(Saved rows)
☆ ☆ ☆ ☆ ☆ ☆ ☆
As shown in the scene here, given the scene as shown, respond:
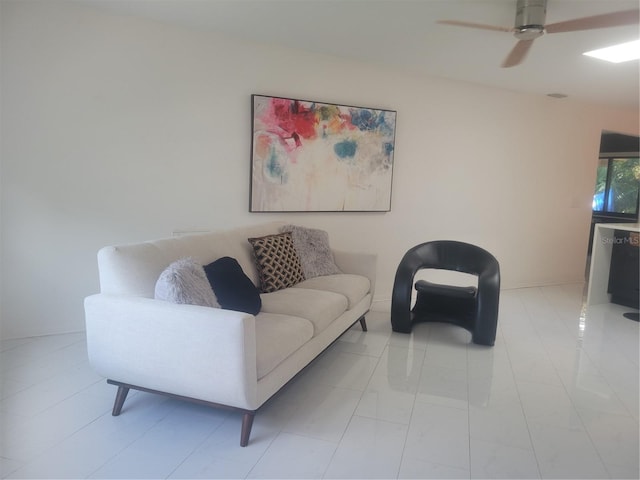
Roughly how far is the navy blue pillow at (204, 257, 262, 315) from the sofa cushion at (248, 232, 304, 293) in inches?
17.7

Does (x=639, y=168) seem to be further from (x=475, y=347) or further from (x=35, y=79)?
(x=35, y=79)

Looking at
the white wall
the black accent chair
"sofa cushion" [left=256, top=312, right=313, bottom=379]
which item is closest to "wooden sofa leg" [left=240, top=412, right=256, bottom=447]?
"sofa cushion" [left=256, top=312, right=313, bottom=379]

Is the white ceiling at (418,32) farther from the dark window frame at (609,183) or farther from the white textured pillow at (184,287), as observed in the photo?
the dark window frame at (609,183)

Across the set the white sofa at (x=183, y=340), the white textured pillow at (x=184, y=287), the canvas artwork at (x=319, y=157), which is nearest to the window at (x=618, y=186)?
the canvas artwork at (x=319, y=157)

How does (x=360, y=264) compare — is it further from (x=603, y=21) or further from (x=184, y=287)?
(x=603, y=21)

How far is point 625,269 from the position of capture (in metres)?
4.66

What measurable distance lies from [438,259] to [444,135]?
1788 millimetres

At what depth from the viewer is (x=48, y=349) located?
10.0 feet

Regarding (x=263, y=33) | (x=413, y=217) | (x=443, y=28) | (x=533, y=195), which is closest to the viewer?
(x=443, y=28)

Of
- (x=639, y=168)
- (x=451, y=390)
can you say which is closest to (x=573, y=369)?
(x=451, y=390)

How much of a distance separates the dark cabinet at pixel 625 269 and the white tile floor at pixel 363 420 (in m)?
1.63

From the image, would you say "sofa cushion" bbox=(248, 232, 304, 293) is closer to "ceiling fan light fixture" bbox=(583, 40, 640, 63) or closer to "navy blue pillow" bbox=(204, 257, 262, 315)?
"navy blue pillow" bbox=(204, 257, 262, 315)

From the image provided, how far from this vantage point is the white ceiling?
2891 mm

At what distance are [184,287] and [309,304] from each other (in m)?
0.90
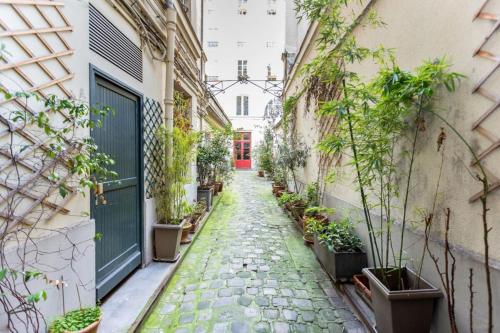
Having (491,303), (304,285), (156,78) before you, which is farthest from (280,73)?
(491,303)

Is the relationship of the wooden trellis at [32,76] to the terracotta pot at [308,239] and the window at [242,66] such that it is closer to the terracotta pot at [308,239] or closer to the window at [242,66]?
the terracotta pot at [308,239]

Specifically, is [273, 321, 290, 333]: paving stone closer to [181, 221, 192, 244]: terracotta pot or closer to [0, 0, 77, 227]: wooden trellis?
[0, 0, 77, 227]: wooden trellis

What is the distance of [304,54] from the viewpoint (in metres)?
5.80

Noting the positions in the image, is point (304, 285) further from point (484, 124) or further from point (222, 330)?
point (484, 124)

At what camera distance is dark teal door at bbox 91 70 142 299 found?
8.07ft

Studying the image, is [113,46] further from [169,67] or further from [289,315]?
[289,315]

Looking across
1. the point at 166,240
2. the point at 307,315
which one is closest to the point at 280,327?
the point at 307,315

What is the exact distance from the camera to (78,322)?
5.76ft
☆ ☆ ☆ ☆ ☆ ☆ ☆
- EXERCISE DESCRIPTION: Copy out all of the rows above word for word, leaving out the pictures.

- WORKED SOLUTION:
As shown in the scene here, given the scene as shown, respond:
Roughly how far is the navy blue pillow at (204, 257, 262, 315) from the sofa cushion at (248, 232, 304, 293) in inches?
17.7

Does (x=639, y=168) seem to be further from (x=475, y=347) or further from (x=35, y=79)?
(x=35, y=79)

Looking at
the white wall
the black accent chair
"sofa cushion" [left=256, top=312, right=313, bottom=379]
which item is closest to "wooden sofa leg" [left=240, top=412, right=256, bottom=447]?
"sofa cushion" [left=256, top=312, right=313, bottom=379]

Is the white ceiling at (418,32) farther from the dark window frame at (609,183) or farther from the white textured pillow at (184,287), as observed in the photo?
the dark window frame at (609,183)

Across the set the white sofa at (x=183, y=340), the white textured pillow at (x=184, y=287), the canvas artwork at (x=319, y=157), which is nearest to the window at (x=618, y=186)?
the canvas artwork at (x=319, y=157)

How does (x=360, y=264) compare — is it further from (x=603, y=21) or further from (x=184, y=287)?
(x=603, y=21)

How far is point 625,269 from the position of capture (in metres)?
4.66

What measurable distance lies from [438,259] to [444,135]?
1788 millimetres

At what depth from the viewer is (x=48, y=349) located?
10.0 feet

Regarding (x=263, y=33) | (x=413, y=217) | (x=443, y=28) | (x=533, y=195), which is closest to the viewer?
(x=443, y=28)

Of
- (x=639, y=168)
- (x=451, y=390)
can you say which is closest to (x=573, y=369)?
(x=451, y=390)

How much of a distance separates the dark cabinet at pixel 625 269 and the white tile floor at pixel 363 420 (in m)?
1.63

From the image, would you say "sofa cushion" bbox=(248, 232, 304, 293) is closer to "ceiling fan light fixture" bbox=(583, 40, 640, 63) or closer to "navy blue pillow" bbox=(204, 257, 262, 315)?
"navy blue pillow" bbox=(204, 257, 262, 315)

From the image provided, how far from this vantage point is the white ceiling?
2891 mm

At what distance are [184,287] and [309,304] from each other (in m)?
0.90
Having (491,303), (304,285), (156,78) before you, which is farthest from (280,73)?
(491,303)

Is the relationship of the wooden trellis at [32,76] to the terracotta pot at [308,239] and the window at [242,66] such that it is closer to the terracotta pot at [308,239] or closer to the window at [242,66]?
the terracotta pot at [308,239]

Specifically, is [273, 321, 290, 333]: paving stone closer to [181, 221, 192, 244]: terracotta pot or closer to [0, 0, 77, 227]: wooden trellis?
[0, 0, 77, 227]: wooden trellis

What is the distance of [304,54] from the viewpoint (in metres)?
5.80

Noting the positions in the image, is point (304, 285) further from point (484, 124) or further from point (222, 330)?
point (484, 124)

At what camera distance is dark teal door at bbox 91 70 142 299 found?
8.07ft

Studying the image, is [113,46] further from [169,67] or further from [289,315]?
[289,315]

Looking across
1. the point at 166,240
2. the point at 307,315
which one is closest to the point at 280,327?
the point at 307,315

What is the exact distance from the camera to (78,322)?
5.76ft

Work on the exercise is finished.